Triage: pin, archive, snooze
The right-click (long-press on touch) context menu on any session row exposes three triage primitives:
- Pin: floats the workspace to the top in every sort mode. Pin is web-only and distinct from the favorite mark (a within-tier Attention signal on both surfaces). Renders as a pushpin glyph.
- Archive: kills the session’s tmux pane (or shuts down the structured-view worker for ACP sessions) and sinks the row into the collapsible “Snoozed & archived” footer. Sending a message wakes it back into the live list. Daemon restarts skip archived sessions.
- Snooze: sinks the row for a chosen duration (presets: 1h, 2h, 3h, 4h, 5h, 6h, 1d, 1w). Wakes when the timer expires; sending a message wakes it early.
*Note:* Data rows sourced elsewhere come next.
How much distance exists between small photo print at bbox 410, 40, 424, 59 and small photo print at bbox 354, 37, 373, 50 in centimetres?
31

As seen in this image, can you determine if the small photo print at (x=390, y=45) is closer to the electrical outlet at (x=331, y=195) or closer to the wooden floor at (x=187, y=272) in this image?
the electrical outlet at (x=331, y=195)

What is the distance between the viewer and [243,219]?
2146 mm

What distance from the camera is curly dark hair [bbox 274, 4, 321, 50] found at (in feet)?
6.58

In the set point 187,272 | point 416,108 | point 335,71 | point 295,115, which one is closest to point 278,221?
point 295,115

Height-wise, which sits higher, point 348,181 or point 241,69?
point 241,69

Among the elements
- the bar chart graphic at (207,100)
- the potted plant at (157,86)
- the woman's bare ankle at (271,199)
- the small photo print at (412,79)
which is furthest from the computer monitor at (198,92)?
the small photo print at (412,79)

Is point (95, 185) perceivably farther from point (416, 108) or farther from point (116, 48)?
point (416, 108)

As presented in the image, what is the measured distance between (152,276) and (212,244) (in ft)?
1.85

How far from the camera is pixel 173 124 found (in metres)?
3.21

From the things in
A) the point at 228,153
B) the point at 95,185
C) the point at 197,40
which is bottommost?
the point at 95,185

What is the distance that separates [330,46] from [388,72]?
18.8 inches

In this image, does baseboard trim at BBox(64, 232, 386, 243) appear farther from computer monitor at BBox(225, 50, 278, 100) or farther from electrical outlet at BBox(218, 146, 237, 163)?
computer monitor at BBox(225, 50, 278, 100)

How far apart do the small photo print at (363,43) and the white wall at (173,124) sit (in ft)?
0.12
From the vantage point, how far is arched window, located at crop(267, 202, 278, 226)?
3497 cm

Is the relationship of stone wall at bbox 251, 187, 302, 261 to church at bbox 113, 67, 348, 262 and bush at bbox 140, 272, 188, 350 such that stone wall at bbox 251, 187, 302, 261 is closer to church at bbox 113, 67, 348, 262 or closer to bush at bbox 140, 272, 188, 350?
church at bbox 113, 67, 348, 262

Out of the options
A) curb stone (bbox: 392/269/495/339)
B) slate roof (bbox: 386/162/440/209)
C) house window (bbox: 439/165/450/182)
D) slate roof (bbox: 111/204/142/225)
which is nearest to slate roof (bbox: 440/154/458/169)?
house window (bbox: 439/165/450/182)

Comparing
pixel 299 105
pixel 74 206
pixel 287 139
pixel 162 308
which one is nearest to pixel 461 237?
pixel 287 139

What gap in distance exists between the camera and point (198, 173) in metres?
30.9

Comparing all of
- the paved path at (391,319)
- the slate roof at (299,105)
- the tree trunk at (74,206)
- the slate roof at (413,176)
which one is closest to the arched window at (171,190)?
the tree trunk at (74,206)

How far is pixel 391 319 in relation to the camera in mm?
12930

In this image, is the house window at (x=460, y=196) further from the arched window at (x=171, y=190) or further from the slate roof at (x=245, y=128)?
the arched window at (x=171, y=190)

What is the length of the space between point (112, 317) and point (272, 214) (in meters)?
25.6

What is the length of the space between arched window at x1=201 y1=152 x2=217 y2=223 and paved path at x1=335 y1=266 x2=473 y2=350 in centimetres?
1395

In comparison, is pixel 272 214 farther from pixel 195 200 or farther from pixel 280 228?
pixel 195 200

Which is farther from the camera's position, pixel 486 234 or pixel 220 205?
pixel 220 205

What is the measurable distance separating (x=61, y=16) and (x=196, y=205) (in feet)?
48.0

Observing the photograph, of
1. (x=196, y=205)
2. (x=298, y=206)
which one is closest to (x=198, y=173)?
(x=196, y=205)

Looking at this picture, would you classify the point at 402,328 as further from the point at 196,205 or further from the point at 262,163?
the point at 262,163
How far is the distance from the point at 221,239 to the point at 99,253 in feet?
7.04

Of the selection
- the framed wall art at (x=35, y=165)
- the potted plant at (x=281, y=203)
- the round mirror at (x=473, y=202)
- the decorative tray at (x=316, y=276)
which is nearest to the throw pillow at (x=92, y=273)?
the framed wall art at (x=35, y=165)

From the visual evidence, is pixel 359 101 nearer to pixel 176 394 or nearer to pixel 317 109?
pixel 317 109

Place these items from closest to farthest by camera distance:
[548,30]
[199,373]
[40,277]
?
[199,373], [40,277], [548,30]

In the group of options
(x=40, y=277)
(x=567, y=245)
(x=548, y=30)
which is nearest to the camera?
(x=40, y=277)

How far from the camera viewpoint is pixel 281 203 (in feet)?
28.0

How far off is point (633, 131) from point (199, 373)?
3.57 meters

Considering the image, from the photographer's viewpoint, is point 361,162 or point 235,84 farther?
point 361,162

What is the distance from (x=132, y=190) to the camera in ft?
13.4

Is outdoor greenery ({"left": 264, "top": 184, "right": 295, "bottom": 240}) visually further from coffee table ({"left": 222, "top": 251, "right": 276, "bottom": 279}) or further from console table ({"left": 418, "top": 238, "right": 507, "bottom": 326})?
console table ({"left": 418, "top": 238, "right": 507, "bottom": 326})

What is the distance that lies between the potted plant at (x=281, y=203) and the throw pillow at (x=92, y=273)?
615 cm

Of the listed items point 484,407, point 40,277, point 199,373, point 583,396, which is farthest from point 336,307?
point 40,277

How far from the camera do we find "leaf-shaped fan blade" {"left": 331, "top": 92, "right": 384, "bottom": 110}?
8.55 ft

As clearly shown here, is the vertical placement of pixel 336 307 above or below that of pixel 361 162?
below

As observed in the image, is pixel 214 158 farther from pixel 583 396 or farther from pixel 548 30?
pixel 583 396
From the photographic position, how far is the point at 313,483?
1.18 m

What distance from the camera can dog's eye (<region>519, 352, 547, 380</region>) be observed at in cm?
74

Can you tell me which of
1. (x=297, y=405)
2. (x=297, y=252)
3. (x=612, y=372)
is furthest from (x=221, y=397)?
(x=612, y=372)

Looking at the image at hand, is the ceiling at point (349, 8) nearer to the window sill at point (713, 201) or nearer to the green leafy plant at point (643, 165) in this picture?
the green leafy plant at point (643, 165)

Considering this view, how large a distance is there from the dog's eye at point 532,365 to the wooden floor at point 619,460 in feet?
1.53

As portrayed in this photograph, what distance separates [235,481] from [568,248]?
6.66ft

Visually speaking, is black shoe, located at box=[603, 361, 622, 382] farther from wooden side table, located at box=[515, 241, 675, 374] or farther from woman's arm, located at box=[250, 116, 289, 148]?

Snooze and archive are mutually exclusive with pin (pinning a sunk row surfaces it; archiving or snoozing a pinned row removes the pin). The “Snoozed & archived” section sits at the bottom and aggregates every sunk workspace; collapsed by default, its state persists in localStorage. The three menu entries are hidden in read-only mode.
Multi-select and bulk triage
Select multiple rows to act on the whole selection:
- Cmd/Ctrl+click: toggle a row in or out of the selection without navigating.
- Shift+click: select every visible row between the last clicked and this one (collapsed groups and an active filter trim the range).
- Plain click: clears the selection and opens that session.
With a selection active, a bulk action bar shows the count and applicable actions, split by the rows they affect (e.g. Pin 3 alongside Unpin 2). Bulk actions are best-effort: each session updates independently and the bar reports a summary, then clears the selection. The selection survives collapse and filter changes but is not saved across reloads. Hidden in read-only mode.
Profiles
The Profiles entry in the sidebar footer opens /profiles for managing configuration profiles: a left rail lists every profile with a default badge; the detail panel lets you create, rename, delete, set the default, and edit a description. Edit configuration buttons deep-link into the matching Settings tab scoped to that profile (/settings/<tab>?profile=<name>).
Lifecycle hooks are shown read-only here, each labeled with its source (profile override, an override disabling inherited commands, inherited global commands, or none). Hooks run arbitrary shell commands, so they are never writable from the web; edit them in your config file or the TUI. The same applies to the agent-command and environment fields. In read-only mode the create / rename / delete / set-default / description controls are hidden.
On mobile
Below the md breakpoint the dashboard shows a single full-viewport pane instead of the desktop split. The right-panel button opens a picker that swaps the main pane between Agent terminal, Diff, and Paired terminal; a back chip in the diff and paired views returns to the agent terminal. The agent terminal and paired shell stay alive in the background when you switch away, preserving scrollback and focus.